Pa. Bill Would Make Drunk Drivers Pay Child Support

‘Bentley’s Law’

Sen. Marty Flynn, D-Lackawanna/ Luzerne/Monroe, is pictured during a January meeting of the Senate Transportation Committee. Submitted Photo

Pennsylvania is the third state in the past two months to see legislation introduced requiring DUI offenders to pay child support if a parent is killed in an accident.

Sen. Marty Flynn, D-Lackawanna/ Luzerne/Monroe, introduced Senate Bill 1088. Modeled after a Missouri proposal titled “Bentley’s Law,” Flynn proposes directing judges presiding over cases in which a person is killed in a drunk driving accident to pay child support to a surviving spouse or relative until the child is 18 years old.

“Specifically, the legislation will direct judges presiding over these cases to include this provision as part of the offender’s sentence under the subject of ‘restitution,'” Flynn wrote in his legislative memorandum. “This will preclude the need for separate, civil action that not only forces families to relive memories of the tragic incident, but also adds additional layers of legal action that tax our judicial system. This legislation will also ensure that the surviving caretaker at least has some financial assistance to provide for the surviving child or children.”

The legislation is co-sponsored by a mix of Republicans and Democrats, including Sen. Michele Brooks, R-Crawford/Erie/Mercer/Warren, a sign that SB 1088 may reach the Senate floor for a vote.

“There is nothing that can be done to bring back the loved ones lost to the reckless, selfish decisions of drunk drivers; however, this measure aims to further deter drunk driving and ensure that those who suffer the tragic consequences of losing a family member are given the justice they deserve,” Flynn wrote.

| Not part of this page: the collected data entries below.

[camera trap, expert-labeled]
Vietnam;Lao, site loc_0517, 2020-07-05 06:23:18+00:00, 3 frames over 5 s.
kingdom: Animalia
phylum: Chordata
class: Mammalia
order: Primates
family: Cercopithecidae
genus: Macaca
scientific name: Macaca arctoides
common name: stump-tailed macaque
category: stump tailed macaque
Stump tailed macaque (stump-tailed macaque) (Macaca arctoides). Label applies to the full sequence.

According to multiple media reports in Missouri, Cecelia Williams has been lobbying for similar legislation to be passed after an accident killed her son, his fiance and their 4-month son, leaving Williams and her husband to care for their 5-year-old grandson Bentley in addition to their own two children.

Similar legislation has been introduced in Alabama while legislation is being considered in Tennessee, but has not yet been introduced.

“I do firmly believe that these people who are driving drunk and take away the parents of these children, there’s got to be some help for these children. It comes down to that,” Missouri Rep. Mike Henderson, R-Bonne Terre, told television station KMOV in December.